10/10
one of a kind
18 January 2011
The best review here so far has been Timothy Farrell's from 2007, that remarked this film as the best-paced and most consistent from director Mikels. But most of the comments, both favorable and unfavorable, have been largely on the money - which in itself tells us we have a rather strange critter here. I.e., how can we say of a film that it is a camp classic in one comment, and that it is not a camp classic in another comment, and yet both comments be right? How can we mock such a film for its cheesiness and then admit that it wallows in that cheesiness, as if cheesiness were among its redeeming values? The answer of course is that Mikels made this film with tongue firmly in cheek. It is simply a mistake to take this film seriously - Mikels is rushing this product through to the drive-in circuit targeting a teen-age audience (hence the lack of nudity or really gory effects), giving them moments allowing them to exclaim "oh, gross!" or "wow, that's weird" while they take a breather from necking in the back-seat. Any attempt at quality or substance would be pointless. So instead, Mikels treats his low-life characters like refugees from a '30s comedy short who drank their brains out and ended up in a Skid Row production of a '40s gangster film as it might have been directed in the '50s by Ed Wood trying to make a '60s kids' film - huh? All right, another way to say this is that Mikels is basically saying, "ok, we have no budget, only two more days to shoot the thing, and our audience won't be paying attention anyway - so let's have fun!" Of course, then, the only issue is, what would Mikels mean by having fun here? But the answer to that is obvious, too. Most exploitation-horror films of the time (especially those coming out of Europe) took themselves way too serious. Even looking back to Ed Wood, one reason that "Plan 9" is so amusing is because Wood clearly thinks he is saying something important with it, even if he's not sure what.
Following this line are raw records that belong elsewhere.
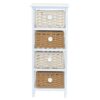 Badregal mit Körben in Weiß - Braun - Creme Landhausstil
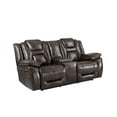 thumbnail image 2 of Steve Silver Oportuna Faux Leather Dual Power Console Loveseat, Brown, 2 of 8
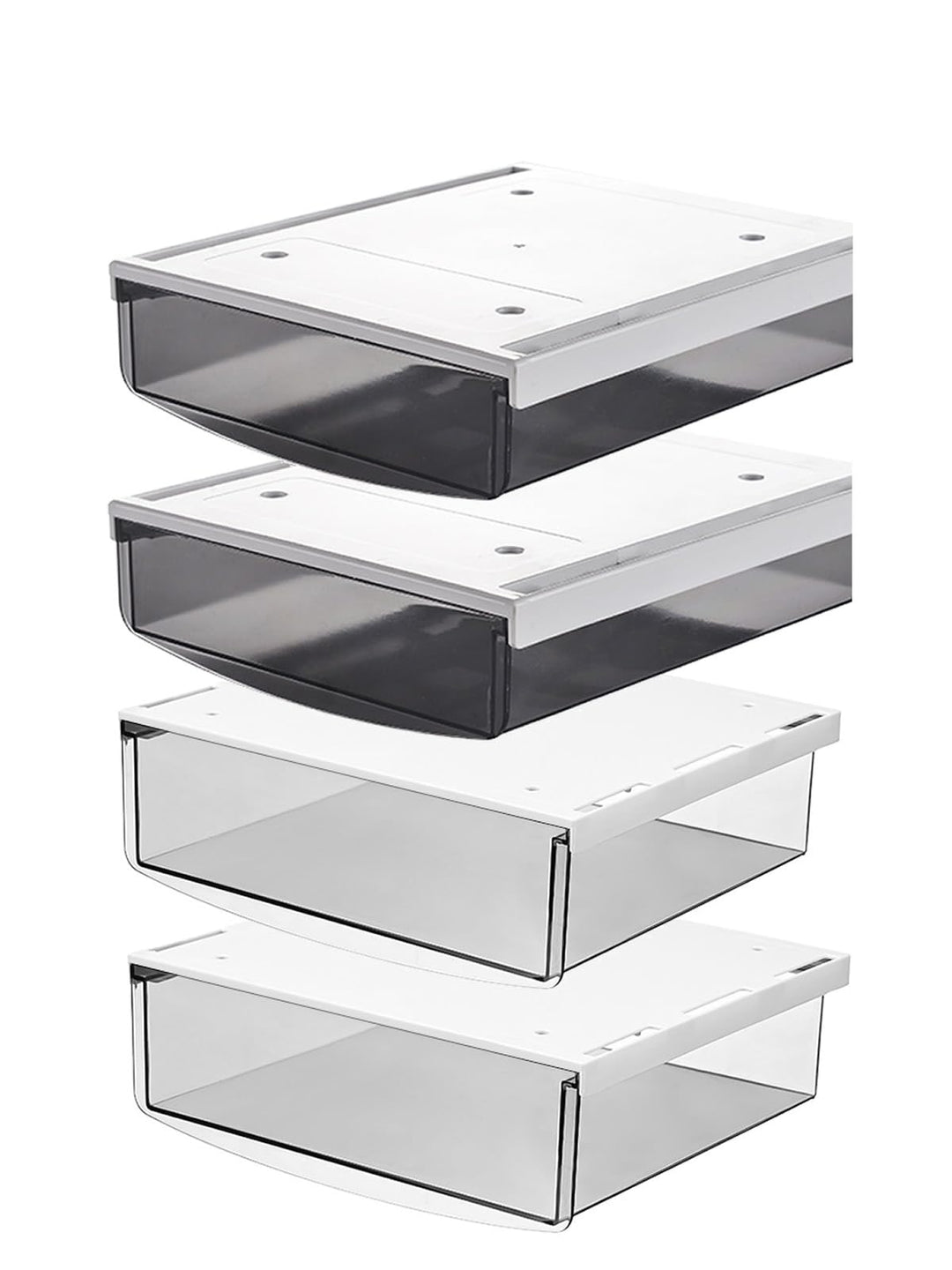 TUKA 4X 1,7L Unterschreibtisch-Schubladen 21x18x5,4cm, Selbstklebende Schubladen, Versteckte Unterba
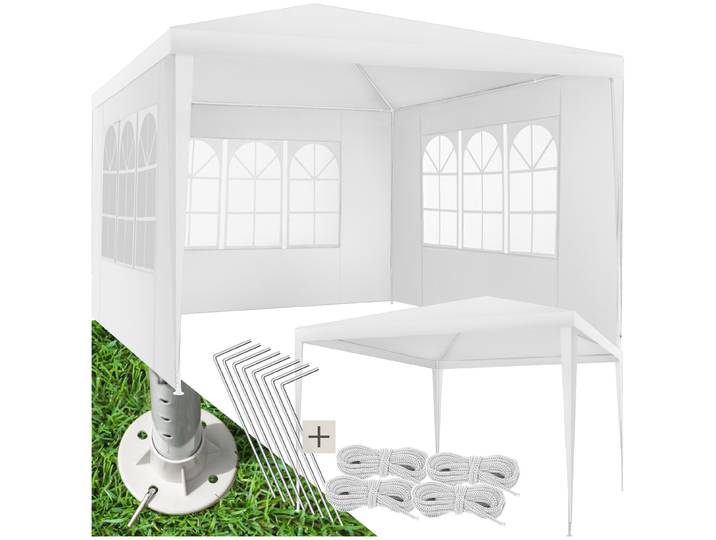 Pavillon imperméable BARINAS avec 3 parois latérales - blanc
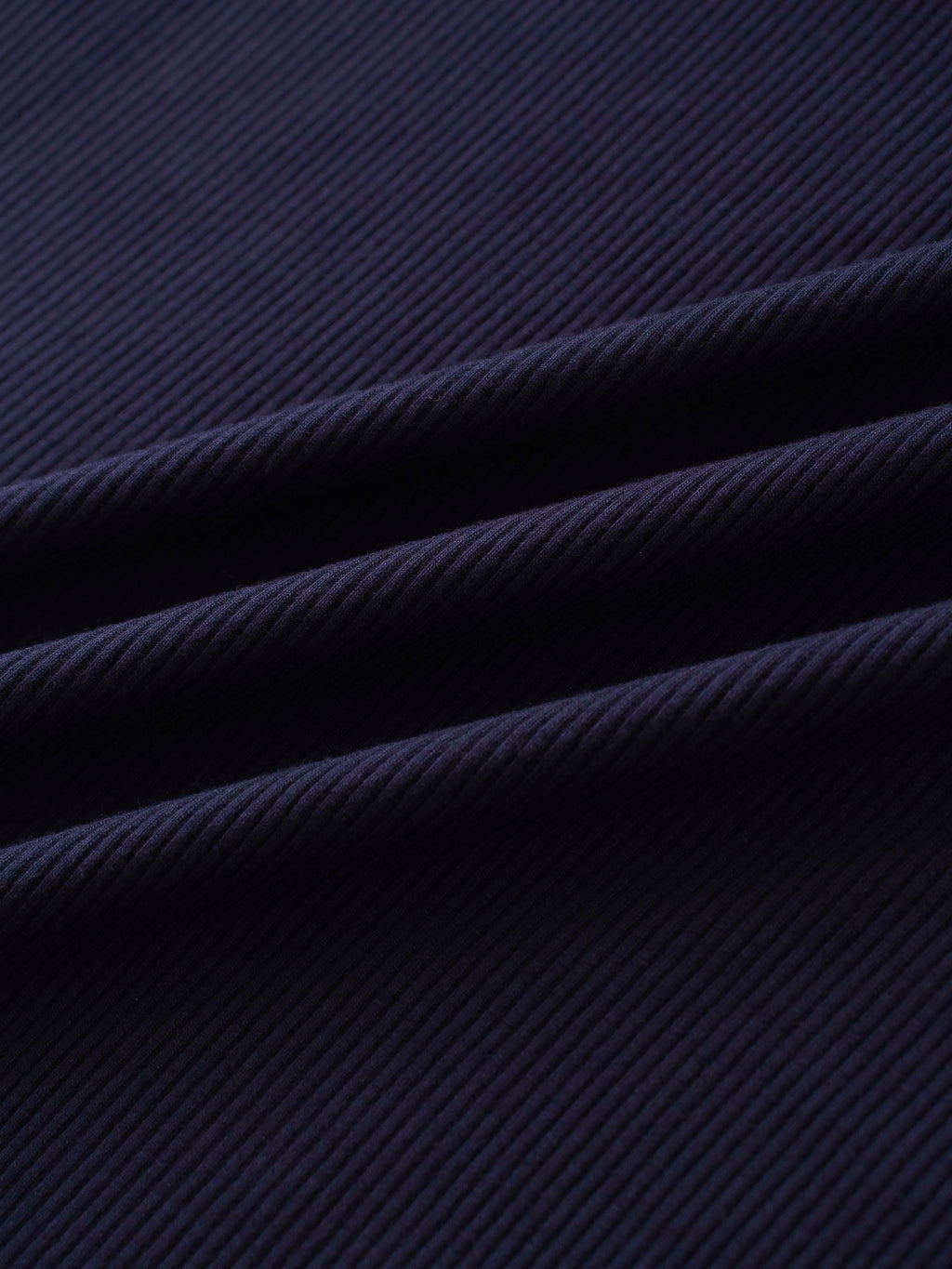 Rounded Hem Ribbed T-Shirt-Navy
There were important exceptions, of course - Corman's "Little Shop" is overt comedy, and "The Undertaker and his Pals," while providing the necessary gore and 'suspense' also throws in large dabs of comic bits and dialog. But "Corpse Grinders" avoids the obvious - there is no overt buffoonery, no sight gags or puns here. Instead Mikels simply pushes a ridiculous plot device - cats eating human meat go crazy, because desperate racketeers can't afford the butcher's bill - as far as it can go, and allows the characters involved to be their low-life selves. Thus we end up with a weird slice of trailer-trash Americana. And that is what produces the humor of the film - small-business economics gone bad, pseudo-science for low-information viewers, and pseudo-religious overtones to provide the hint of some 'moral insight' to the whole affair (made explicit in the trailer for the film, with its blather about "the sacred dead") - which of course isn't really there.

Mikels rarely took his exploitation seriously; but in other films of his (esp. "Astro-Zombies") I get the sense he is laughing at his audience, which is unpleasant. That's evident to some extent here as well, but in this case there seems to be a secondary audience targeted - those capable of getting in on the joke. That makes sense in a film made at the end of the '60s camp fad; by the time Mikels made this film, the notion that cat-food could make monsters of little kitties could be recognized by many of the more 'hip' at the drive-in as a humorous excuse, after a few puffs on a doobie, to go back to necking in the back-seat.

Ten stars for this bad movie because it is truly one of a kind.